What needs to be done
Skip the pictures, and retype the data below in full, exactly.

Extracted entries

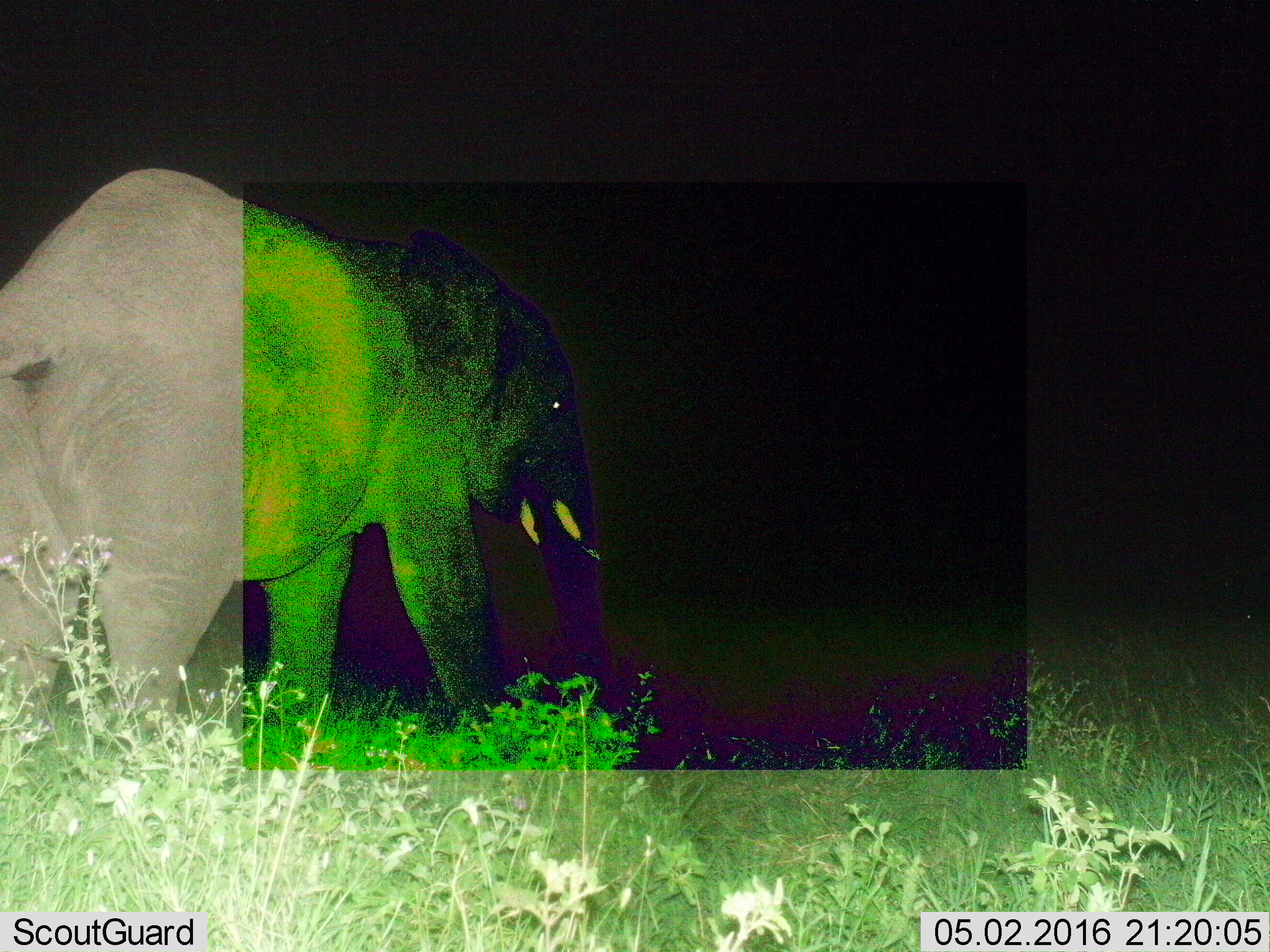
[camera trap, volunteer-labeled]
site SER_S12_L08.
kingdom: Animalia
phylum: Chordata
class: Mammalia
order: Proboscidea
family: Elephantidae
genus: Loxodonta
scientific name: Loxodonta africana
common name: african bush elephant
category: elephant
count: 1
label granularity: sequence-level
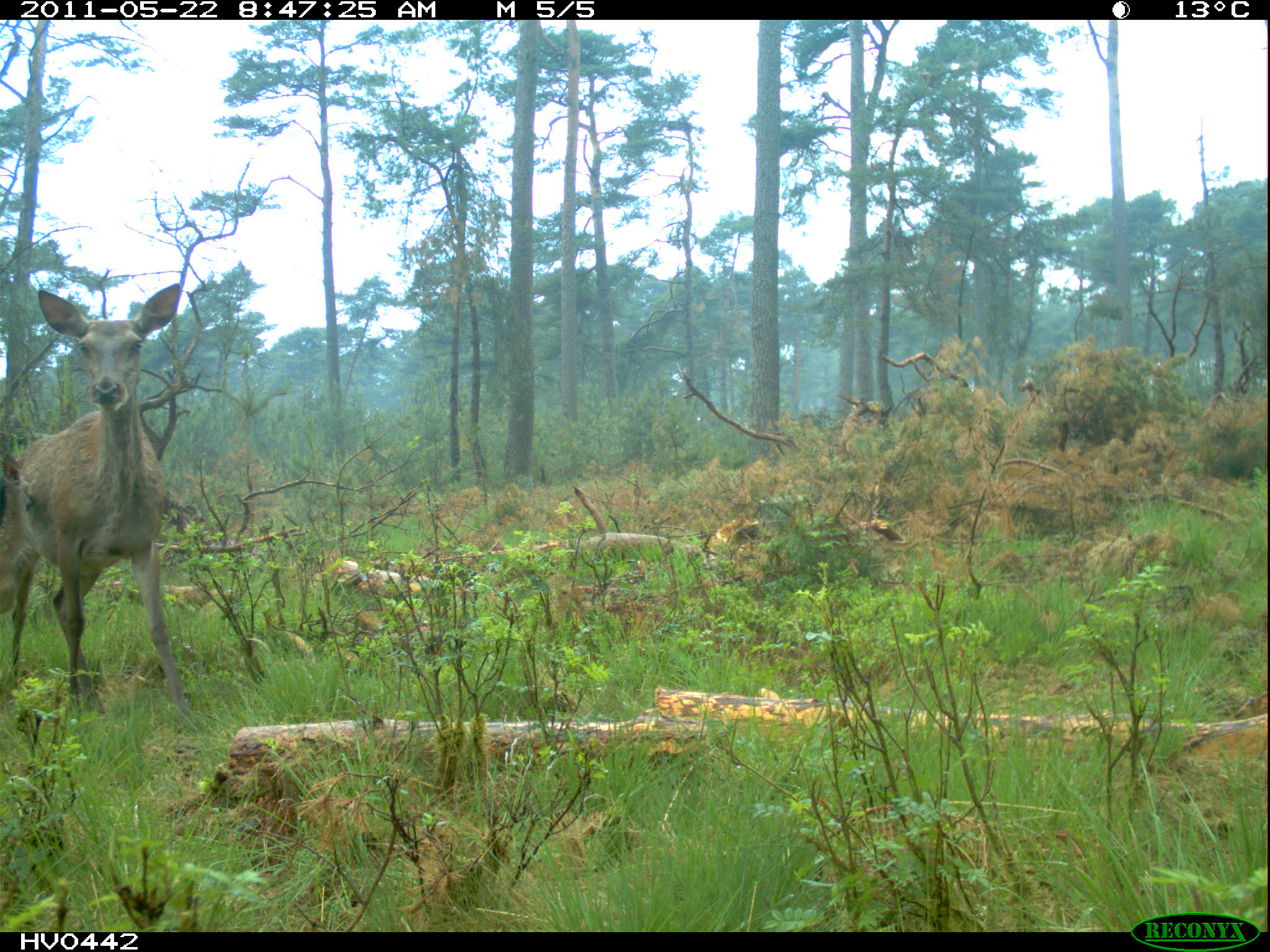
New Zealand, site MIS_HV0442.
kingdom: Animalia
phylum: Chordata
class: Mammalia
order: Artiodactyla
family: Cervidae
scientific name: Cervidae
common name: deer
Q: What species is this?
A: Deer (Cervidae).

Written reply
[camera trap, volunteer-labeled]
site SER_S12_L08.
kingdom: Animalia
phylum: Chordata
class: Mammalia
order: Proboscidea
family: Elephantidae
genus: Loxodonta
scientific name: Loxodonta africana
common name: african bush elephant
category: elephant
count: 1
label granularity: sequence-level
New Zealand, site MIS_HV0442.
kingdom: Animalia
phylum: Chordata
class: Mammalia
order: Artiodactyla
family: Cervidae
scientific name: Cervidae
common name: deer
Q: What species is this?
A: Deer (Cervidae).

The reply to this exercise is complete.